WRITTEN TASKS:
1. Answer these questions about the passage on NASA SEWP:
(a) Which agency manages SEWP?
(b) How many new orders did SEWP process in FY20?
(c) What does the Washington Technology article call SEWP with respect to customer service?
2. Carry on the passage about NASA's SEWP contract, picking up after its final sentence.

— start EXCERPTED TEXT —

NASA's Solution for Enterprise-Wide Procurement (SEWP) is a United States Government-Wide Acquisition Contract (GWAC) authorized by the U.S. Office of Management and Budget (OMB) and managed by the National Aeronautics and Space Administration (NASA). 

All federal agencies, including the Department of Defense (DOD), and government contractors are able to purchase ICT and AV solutions (equipment and services) from SEWP-authorized resellers (known as "Contract Holders"). In FY20, SEWP processed more than 46,000 new orders, allocating more than $9 billion from 90 cabinet-level and independent agencies, commissions, boards and other Federal entities from over 1,300 sites around the world. Over 83% of FY20 spending through SEWP was secured by small business contracts. 

Washington Technology rated NASA SEWP as one of nine contracts in the Federal Government which have "changed how the government buys technology". The article declares SEWP to be the  "Gold Standard" in customer service and mentioned that SEWP assists industry as well as government users to ensure that the acquisition process flows smoothly. In Fiscal Year 2020, SEWP was the top-rated federal GWAC for IT purchases.

— end EXCERPTED TEXT —
— start EXTRACTED DATA —

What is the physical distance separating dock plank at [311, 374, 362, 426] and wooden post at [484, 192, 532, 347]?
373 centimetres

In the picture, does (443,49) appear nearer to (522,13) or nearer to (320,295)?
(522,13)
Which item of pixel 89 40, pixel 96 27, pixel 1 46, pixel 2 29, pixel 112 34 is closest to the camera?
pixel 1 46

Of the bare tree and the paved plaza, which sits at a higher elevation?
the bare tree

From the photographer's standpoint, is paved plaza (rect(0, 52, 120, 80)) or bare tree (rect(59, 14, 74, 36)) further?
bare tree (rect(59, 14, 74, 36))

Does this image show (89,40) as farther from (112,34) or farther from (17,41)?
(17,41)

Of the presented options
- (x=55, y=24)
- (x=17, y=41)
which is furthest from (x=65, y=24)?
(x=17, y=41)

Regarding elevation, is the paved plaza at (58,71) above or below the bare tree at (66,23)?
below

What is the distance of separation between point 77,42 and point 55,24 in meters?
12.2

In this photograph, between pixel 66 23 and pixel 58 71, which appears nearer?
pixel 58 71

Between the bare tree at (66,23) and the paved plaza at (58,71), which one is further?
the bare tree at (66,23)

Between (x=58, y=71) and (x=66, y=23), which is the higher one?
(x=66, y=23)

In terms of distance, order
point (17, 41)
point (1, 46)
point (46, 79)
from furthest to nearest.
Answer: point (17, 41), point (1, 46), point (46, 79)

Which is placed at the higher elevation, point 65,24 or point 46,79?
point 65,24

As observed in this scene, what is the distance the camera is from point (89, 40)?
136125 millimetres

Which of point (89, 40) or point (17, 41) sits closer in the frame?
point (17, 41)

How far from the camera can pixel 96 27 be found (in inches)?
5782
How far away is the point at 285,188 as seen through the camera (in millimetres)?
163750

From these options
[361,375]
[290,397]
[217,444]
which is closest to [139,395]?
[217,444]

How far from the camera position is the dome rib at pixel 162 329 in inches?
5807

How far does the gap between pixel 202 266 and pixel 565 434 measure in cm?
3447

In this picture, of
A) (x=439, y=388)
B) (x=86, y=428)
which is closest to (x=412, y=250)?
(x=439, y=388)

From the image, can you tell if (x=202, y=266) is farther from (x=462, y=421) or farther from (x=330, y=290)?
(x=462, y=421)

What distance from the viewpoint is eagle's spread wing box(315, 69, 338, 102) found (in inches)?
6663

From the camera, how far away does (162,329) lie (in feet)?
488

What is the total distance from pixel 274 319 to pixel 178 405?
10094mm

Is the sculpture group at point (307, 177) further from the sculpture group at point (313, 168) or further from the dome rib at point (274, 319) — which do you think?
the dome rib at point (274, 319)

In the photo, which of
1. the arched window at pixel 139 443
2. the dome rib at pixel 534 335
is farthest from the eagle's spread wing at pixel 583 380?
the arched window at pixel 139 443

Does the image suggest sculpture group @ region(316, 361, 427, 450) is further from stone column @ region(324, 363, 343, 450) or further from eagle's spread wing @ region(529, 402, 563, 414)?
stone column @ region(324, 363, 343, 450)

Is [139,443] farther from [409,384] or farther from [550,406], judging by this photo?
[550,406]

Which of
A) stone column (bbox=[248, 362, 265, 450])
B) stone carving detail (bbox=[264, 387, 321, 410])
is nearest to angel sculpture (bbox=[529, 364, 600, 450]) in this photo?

— end EXTRACTED DATA —

ANSWERS BELOW:
1.
(a) The National Aeronautics and Space Administration (NASA).
(b) More than 46,000.
(c) The "Gold Standard."

2.
Role in Federal Procurement 
The SEWP Program Office manages a suite of government-wide ICT and AV products and services contracts that enable NASA and all Federal Agencies to achieve their missions and strategic initiatives by providing streamlined access to critical technologies and solutions. The Program provides best value for the Federal Government and American taxpayer through innovative procurement processes, premier customer service and outreach, acquisition insight, and partnership with Government entities and Industry.

History 
The SEWP acronym originally (1993) referred to "Scientific and Engineering Workstation Procurement". In 2007, the full name was changed to "Solutions for Enterprise-Wide Procurement", pronounced 'soup', which allowed the same acronym to be maintained. NASA SEWP provides a wide array of ICT and AV products as well as product related services dealing with Information Technology & Computer Networking, Software & Cloud Computing, Wireless & Mobile Technology, Supporting Technology, AV/Conferencing technology and solutions, and a variety of services from planning and installation, engineering and training, and IT consulting and system design.  A full scope of products and services are found on the organization's website. 

As of 2020, the contract offered more than 3 million products, services, and solutions from more than 8000 manufacturers.

NASA SEWP was the first GWAC in the Federal Acquisition arena and the original contract was awarded in 1993. SEWP II was award in 1996, SEWP III in 2001, SEWP IV in May 2007  and SEWP V in May 2015.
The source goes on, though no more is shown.